## WHAT THE TASK ASKS:
Format every line from the one containing "Within the shown scene, among" up to and including the last line of the rows as a Markdown table with the columns Index and Entry. Leave out blank lines.

## RAW RECORDS:
****************

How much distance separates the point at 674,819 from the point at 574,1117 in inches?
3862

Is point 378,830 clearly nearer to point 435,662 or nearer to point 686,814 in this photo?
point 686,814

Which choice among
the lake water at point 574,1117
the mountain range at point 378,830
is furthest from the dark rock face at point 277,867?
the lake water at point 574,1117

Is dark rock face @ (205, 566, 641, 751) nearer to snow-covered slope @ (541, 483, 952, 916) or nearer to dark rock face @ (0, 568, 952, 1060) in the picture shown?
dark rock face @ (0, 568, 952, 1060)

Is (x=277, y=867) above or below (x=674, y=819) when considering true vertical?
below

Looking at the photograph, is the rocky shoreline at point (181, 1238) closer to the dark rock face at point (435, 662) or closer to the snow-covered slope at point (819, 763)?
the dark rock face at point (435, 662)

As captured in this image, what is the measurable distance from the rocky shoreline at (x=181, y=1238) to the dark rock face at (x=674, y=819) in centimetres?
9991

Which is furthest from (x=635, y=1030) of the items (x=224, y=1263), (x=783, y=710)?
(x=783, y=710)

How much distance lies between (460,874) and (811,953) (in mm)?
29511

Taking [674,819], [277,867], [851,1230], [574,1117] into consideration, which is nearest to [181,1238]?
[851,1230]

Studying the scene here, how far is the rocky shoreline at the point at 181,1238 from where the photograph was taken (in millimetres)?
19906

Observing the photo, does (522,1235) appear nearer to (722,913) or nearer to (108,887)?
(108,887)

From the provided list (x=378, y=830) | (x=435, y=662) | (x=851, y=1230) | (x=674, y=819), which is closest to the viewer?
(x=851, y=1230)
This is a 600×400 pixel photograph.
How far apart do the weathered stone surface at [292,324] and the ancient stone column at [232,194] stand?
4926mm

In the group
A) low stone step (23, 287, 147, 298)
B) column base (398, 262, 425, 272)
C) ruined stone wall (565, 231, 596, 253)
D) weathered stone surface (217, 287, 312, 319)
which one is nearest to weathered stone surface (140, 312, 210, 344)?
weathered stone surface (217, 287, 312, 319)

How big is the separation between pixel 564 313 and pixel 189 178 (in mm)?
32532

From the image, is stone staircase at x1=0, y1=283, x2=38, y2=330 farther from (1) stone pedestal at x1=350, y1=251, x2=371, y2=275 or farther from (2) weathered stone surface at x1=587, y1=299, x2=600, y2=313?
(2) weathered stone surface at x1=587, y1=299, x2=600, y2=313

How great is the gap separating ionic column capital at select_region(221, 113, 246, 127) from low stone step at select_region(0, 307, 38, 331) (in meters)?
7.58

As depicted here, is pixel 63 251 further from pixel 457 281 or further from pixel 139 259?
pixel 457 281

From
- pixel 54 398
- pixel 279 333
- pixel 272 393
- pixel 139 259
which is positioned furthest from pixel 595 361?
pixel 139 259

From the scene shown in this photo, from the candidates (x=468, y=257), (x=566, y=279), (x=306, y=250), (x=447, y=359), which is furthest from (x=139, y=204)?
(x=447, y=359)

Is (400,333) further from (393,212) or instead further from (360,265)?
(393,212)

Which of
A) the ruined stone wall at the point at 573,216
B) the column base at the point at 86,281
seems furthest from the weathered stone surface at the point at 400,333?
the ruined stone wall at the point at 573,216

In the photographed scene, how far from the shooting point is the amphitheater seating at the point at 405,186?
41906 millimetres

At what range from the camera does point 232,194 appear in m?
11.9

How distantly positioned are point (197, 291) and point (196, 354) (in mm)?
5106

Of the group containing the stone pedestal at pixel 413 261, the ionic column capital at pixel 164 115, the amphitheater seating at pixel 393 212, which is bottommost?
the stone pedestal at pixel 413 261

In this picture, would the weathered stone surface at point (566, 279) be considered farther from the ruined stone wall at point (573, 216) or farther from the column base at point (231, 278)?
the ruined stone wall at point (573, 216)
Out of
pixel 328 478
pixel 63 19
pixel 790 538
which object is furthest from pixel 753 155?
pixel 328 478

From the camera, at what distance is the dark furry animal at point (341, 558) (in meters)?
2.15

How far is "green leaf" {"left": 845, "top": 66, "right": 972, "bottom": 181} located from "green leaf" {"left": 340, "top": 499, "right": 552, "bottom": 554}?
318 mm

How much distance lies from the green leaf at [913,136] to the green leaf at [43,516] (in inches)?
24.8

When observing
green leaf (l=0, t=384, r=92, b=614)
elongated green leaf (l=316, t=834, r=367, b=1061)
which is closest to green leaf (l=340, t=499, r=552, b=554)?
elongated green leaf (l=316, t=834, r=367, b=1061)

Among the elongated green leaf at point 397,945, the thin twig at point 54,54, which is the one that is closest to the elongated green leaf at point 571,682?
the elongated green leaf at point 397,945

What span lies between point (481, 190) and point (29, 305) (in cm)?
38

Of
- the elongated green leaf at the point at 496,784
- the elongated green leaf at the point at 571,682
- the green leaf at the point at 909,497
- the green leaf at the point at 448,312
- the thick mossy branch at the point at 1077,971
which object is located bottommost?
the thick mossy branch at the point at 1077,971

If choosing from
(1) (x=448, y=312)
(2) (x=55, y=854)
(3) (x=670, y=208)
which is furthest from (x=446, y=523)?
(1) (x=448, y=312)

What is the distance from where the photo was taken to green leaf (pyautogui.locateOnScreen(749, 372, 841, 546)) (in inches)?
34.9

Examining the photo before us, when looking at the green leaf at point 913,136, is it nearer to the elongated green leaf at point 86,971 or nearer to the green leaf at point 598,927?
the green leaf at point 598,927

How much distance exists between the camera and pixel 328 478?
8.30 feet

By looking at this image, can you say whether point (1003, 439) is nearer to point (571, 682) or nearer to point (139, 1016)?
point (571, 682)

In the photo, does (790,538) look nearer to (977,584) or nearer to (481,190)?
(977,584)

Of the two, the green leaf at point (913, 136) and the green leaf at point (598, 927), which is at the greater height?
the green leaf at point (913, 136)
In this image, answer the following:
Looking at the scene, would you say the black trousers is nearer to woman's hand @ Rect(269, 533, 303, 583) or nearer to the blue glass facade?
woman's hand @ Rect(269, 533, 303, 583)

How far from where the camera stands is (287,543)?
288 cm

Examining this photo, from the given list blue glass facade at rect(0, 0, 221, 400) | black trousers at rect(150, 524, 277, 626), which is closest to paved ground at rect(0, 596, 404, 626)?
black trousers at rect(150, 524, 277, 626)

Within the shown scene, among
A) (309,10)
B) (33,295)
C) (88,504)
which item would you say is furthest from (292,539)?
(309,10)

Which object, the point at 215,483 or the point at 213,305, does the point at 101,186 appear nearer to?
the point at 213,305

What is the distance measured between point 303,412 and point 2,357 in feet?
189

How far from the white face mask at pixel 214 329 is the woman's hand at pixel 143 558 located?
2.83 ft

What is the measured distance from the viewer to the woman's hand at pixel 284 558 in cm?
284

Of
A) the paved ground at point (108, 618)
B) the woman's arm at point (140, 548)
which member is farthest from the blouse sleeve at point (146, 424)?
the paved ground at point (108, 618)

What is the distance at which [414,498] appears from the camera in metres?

****************

## ANSWER BELOW:
| Index | Entry |
|---|---|
| 1 | Within the shown scene, among |
| 2 | A) (309,10) |
| 3 | B) (33,295) |
| 4 | C) (88,504) |
| 5 | which item would you say is furthest from (292,539)? |
| 6 | (309,10) |
| 7 | Which object, the point at 215,483 or the point at 213,305, does the point at 101,186 appear nearer to? |
| 8 | the point at 213,305 |
| 9 | What is the distance measured between point 303,412 and point 2,357 in feet? |
| 10 | 189 |
| 11 | How far from the white face mask at pixel 214 329 is the woman's hand at pixel 143 558 located? |
| 12 | 2.83 ft |
| 13 | What is the measured distance from the viewer to the woman's hand at pixel 284 558 in cm? |
| 14 | 284 |
| 15 | Of |
| 16 | A) the paved ground at point (108, 618) |
| 17 | B) the woman's arm at point (140, 548) |
| 18 | which member is farthest from the blouse sleeve at point (146, 424)? |
| 19 | the paved ground at point (108, 618) |
| 20 | What is the distance at which [414,498] appears from the camera in metres? |